Nothing but the lines from the one containing "Vietnam;Lao, site loc_0089, 2018-01-16" through the one containing "genus: Urva", both included, should be given again, each exactly as written below.

Stored data
***
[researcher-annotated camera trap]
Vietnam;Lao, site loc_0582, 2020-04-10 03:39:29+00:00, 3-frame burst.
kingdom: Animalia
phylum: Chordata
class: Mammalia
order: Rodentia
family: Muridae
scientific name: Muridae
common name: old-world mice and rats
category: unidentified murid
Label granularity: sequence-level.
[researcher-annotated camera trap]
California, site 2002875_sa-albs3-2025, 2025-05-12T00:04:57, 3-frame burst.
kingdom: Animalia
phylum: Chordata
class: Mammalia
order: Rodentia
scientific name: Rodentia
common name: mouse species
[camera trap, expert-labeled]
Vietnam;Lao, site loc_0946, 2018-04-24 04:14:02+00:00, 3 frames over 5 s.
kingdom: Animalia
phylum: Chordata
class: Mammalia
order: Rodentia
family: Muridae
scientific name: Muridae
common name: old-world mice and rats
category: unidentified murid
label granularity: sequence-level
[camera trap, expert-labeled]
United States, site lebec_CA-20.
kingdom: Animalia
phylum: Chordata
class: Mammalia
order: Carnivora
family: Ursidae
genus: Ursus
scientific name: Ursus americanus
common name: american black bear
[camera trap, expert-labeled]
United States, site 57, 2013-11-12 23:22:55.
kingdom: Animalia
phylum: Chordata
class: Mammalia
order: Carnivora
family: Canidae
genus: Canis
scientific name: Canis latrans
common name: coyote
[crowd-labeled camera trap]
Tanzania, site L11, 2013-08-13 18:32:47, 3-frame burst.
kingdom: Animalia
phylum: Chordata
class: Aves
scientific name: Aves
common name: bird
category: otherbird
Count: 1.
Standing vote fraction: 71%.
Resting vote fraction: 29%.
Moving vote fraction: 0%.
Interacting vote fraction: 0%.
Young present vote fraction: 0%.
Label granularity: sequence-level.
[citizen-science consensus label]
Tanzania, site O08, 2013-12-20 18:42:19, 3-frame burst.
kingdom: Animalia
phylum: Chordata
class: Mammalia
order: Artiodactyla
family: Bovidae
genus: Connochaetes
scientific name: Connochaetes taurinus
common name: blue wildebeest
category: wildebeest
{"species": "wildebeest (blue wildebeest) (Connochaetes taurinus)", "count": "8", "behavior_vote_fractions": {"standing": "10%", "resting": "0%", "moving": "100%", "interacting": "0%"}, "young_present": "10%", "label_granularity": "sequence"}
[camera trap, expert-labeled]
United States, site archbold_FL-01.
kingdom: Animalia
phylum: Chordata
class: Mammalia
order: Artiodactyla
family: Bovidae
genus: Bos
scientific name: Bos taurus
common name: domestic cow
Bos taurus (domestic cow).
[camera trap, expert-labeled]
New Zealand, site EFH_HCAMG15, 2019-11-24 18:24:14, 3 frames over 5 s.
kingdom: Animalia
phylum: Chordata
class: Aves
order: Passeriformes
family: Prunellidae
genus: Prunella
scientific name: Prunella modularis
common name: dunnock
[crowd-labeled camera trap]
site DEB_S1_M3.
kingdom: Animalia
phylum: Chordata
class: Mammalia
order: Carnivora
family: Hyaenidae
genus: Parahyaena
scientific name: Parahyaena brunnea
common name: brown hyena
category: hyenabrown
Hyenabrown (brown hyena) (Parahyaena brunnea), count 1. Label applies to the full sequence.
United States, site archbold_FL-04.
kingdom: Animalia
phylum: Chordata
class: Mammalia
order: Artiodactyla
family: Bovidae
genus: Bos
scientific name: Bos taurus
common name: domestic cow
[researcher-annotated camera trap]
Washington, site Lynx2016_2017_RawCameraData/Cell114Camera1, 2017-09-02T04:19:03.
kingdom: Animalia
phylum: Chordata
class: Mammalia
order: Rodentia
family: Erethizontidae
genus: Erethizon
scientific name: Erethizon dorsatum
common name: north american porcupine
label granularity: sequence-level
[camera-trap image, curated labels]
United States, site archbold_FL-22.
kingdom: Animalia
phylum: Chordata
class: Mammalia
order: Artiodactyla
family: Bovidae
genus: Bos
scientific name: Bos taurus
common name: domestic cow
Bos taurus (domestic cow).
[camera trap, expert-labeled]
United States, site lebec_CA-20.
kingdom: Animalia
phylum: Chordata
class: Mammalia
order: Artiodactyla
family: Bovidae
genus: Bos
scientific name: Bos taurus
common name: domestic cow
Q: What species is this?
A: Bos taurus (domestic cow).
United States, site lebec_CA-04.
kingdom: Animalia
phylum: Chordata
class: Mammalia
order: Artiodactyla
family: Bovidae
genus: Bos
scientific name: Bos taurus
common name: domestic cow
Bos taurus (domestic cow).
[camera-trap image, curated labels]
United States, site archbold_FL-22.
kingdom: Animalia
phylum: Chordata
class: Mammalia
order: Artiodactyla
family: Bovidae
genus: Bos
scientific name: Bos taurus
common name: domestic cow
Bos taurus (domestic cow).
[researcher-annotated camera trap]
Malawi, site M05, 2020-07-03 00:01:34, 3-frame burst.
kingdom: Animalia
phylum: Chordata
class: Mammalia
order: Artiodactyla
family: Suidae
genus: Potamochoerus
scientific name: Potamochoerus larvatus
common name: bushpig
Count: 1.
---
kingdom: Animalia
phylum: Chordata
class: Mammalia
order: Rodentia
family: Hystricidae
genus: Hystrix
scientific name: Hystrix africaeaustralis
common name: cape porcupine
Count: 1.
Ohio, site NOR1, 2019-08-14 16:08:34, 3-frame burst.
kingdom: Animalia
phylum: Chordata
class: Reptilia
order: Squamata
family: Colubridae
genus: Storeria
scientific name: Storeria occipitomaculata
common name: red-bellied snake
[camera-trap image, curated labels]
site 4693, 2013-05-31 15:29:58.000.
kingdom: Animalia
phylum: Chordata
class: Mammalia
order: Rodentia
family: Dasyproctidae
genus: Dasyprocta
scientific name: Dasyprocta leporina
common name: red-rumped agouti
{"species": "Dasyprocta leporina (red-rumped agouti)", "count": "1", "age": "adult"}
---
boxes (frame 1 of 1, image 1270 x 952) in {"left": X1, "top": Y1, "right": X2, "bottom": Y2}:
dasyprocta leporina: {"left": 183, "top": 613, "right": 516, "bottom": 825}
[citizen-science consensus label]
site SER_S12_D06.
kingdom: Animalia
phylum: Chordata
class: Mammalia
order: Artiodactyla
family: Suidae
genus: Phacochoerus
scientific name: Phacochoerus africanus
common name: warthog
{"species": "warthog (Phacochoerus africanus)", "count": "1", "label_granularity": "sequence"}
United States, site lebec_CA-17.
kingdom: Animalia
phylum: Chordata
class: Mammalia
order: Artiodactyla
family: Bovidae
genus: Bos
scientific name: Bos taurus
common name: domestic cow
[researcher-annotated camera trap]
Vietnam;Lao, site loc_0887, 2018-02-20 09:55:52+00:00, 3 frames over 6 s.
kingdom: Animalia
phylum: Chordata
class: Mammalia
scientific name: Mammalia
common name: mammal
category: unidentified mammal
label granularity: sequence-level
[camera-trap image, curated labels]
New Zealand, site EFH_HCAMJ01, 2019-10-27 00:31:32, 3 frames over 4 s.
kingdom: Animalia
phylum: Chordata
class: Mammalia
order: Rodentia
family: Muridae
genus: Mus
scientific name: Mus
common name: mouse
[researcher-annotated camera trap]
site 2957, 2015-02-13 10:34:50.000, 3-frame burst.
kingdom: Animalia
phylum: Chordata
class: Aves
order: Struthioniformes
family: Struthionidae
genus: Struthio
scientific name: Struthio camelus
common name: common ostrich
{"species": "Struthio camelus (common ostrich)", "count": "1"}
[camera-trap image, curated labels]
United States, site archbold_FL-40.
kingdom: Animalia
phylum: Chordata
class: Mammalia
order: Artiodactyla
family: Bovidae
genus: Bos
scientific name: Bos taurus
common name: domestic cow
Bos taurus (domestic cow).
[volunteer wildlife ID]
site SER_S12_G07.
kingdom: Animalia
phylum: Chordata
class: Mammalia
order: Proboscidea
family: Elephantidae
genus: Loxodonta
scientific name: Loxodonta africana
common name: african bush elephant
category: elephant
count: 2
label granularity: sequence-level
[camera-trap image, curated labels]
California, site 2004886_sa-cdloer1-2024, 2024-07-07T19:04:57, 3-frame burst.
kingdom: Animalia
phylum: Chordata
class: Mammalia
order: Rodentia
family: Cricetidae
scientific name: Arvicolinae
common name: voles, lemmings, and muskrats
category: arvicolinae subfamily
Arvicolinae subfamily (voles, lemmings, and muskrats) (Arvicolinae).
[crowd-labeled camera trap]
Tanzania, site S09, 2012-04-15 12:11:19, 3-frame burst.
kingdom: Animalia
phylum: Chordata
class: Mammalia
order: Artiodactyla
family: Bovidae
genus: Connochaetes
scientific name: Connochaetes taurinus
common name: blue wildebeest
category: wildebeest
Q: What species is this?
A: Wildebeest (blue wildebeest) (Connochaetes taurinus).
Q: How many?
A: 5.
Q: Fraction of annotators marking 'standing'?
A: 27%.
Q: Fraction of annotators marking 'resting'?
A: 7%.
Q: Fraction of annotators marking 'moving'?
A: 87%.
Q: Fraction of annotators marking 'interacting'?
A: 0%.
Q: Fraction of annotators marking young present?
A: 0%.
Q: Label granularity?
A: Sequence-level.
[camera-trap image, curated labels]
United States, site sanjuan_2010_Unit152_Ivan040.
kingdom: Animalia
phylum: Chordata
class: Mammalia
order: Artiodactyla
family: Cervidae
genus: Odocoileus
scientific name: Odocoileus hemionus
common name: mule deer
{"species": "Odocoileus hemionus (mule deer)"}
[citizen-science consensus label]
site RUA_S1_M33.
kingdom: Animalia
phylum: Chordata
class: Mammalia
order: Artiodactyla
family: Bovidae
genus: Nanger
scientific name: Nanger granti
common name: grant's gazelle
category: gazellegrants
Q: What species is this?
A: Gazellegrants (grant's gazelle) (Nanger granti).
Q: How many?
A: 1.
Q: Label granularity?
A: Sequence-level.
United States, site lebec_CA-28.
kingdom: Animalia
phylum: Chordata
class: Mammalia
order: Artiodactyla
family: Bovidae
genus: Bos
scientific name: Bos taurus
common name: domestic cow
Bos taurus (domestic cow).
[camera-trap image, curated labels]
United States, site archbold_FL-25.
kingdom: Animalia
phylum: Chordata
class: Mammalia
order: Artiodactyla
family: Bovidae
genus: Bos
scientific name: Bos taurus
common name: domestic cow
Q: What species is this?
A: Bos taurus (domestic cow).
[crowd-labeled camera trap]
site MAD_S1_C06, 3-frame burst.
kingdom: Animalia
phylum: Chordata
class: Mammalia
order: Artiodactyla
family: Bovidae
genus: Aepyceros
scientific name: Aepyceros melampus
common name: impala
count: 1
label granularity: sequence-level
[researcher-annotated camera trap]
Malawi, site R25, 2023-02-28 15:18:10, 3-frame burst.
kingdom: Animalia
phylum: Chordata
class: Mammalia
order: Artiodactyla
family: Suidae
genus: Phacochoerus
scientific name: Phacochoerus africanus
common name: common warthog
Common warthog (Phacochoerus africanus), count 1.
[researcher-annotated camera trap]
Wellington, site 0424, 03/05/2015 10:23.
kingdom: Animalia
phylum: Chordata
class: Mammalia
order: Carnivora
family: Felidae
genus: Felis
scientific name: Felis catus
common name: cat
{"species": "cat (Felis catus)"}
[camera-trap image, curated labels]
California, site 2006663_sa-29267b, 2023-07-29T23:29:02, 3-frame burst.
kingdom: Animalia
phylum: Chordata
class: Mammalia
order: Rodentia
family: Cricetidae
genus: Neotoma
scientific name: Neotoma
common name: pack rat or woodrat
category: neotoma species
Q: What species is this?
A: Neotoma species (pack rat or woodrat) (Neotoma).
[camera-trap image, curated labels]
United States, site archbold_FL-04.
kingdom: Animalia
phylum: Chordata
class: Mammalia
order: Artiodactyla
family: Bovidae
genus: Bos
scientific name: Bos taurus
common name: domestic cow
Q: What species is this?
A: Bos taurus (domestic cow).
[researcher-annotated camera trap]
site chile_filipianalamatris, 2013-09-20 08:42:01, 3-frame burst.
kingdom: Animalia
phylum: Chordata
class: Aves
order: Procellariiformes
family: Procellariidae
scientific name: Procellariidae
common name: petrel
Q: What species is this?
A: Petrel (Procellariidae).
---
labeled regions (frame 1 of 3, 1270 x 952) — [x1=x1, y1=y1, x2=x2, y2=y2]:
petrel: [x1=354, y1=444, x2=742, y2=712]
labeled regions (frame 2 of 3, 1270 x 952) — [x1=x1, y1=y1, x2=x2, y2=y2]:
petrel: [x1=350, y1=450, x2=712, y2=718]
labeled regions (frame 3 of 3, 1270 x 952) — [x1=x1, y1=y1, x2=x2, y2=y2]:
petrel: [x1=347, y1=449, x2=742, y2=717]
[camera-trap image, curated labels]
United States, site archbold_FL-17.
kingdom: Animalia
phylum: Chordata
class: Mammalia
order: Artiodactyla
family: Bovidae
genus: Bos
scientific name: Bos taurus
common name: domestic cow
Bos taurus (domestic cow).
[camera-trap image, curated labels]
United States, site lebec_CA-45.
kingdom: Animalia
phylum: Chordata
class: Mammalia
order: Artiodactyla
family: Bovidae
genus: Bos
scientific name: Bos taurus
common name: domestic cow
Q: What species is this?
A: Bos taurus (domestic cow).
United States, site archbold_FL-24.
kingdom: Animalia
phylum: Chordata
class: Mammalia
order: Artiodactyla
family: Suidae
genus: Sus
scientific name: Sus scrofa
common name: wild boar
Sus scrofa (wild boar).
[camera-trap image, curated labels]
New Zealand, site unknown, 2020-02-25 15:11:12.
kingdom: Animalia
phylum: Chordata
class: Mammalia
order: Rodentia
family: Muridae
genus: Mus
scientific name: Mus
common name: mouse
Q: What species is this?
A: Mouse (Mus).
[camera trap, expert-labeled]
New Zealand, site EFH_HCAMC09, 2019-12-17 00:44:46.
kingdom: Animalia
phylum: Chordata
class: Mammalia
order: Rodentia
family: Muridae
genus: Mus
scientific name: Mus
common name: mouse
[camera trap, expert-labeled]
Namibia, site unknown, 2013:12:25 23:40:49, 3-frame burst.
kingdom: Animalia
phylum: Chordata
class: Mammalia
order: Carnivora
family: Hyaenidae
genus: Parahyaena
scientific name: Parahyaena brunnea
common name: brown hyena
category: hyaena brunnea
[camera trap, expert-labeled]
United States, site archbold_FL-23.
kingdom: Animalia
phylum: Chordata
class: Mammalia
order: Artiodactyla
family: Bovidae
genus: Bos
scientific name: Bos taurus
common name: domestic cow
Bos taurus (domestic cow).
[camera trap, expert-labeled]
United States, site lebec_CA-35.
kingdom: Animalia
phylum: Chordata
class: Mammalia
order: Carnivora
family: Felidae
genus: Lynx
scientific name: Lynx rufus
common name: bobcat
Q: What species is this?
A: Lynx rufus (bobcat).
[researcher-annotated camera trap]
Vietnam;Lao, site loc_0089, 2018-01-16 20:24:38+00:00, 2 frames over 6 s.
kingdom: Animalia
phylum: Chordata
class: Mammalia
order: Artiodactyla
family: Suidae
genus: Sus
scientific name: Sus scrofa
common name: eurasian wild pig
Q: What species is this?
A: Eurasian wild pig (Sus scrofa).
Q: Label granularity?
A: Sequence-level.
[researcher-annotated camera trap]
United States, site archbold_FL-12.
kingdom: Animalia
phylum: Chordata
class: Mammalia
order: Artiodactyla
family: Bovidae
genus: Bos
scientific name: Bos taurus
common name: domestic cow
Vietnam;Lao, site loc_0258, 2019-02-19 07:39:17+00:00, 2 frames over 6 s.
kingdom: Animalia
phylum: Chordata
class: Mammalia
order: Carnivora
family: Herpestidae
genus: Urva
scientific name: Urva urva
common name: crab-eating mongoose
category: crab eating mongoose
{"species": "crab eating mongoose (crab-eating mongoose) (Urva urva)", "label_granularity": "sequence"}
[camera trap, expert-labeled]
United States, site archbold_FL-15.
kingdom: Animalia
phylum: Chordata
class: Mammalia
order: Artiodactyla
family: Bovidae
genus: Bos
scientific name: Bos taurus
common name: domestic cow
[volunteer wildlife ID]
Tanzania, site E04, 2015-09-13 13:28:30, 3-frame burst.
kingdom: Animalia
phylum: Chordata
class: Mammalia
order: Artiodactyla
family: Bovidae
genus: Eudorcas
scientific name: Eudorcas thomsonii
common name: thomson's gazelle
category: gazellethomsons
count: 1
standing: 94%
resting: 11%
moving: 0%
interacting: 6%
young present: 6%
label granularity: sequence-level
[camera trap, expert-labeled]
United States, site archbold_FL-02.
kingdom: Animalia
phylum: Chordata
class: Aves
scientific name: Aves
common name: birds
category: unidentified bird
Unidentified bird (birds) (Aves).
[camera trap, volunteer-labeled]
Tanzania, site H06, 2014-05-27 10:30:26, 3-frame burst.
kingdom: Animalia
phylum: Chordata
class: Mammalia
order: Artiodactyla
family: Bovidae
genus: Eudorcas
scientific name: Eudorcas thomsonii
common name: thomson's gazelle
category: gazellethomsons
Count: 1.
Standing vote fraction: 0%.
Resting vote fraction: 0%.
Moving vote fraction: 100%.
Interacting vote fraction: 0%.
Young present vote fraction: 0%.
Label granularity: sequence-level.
***
RESPONSE BOX:
Vietnam;Lao, site loc_0089, 2018-01-16 20:24:38+00:00, 2 frames over 6 s.
kingdom: Animalia
phylum: Chordata
class: Mammalia
order: Artiodactyla
family: Suidae
genus: Sus
scientific name: Sus scrofa
common name: eurasian wild pig
Q: What species is this?
A: Eurasian wild pig (Sus scrofa).
Q: Label granularity?
A: Sequence-level.
[researcher-annotated camera trap]
United States, site archbold_FL-12.
kingdom: Animalia
phylum: Chordata
class: Mammalia
order: Artiodactyla
family: Bovidae
genus: Bos
scientific name: Bos taurus
common name: domestic cow
Vietnam;Lao, site loc_0258, 2019-02-19 07:39:17+00:00, 2 frames over 6 s.
kingdom: Animalia
phylum: Chordata
class: Mammalia
order: Carnivora
family: Herpestidae
genus: Urva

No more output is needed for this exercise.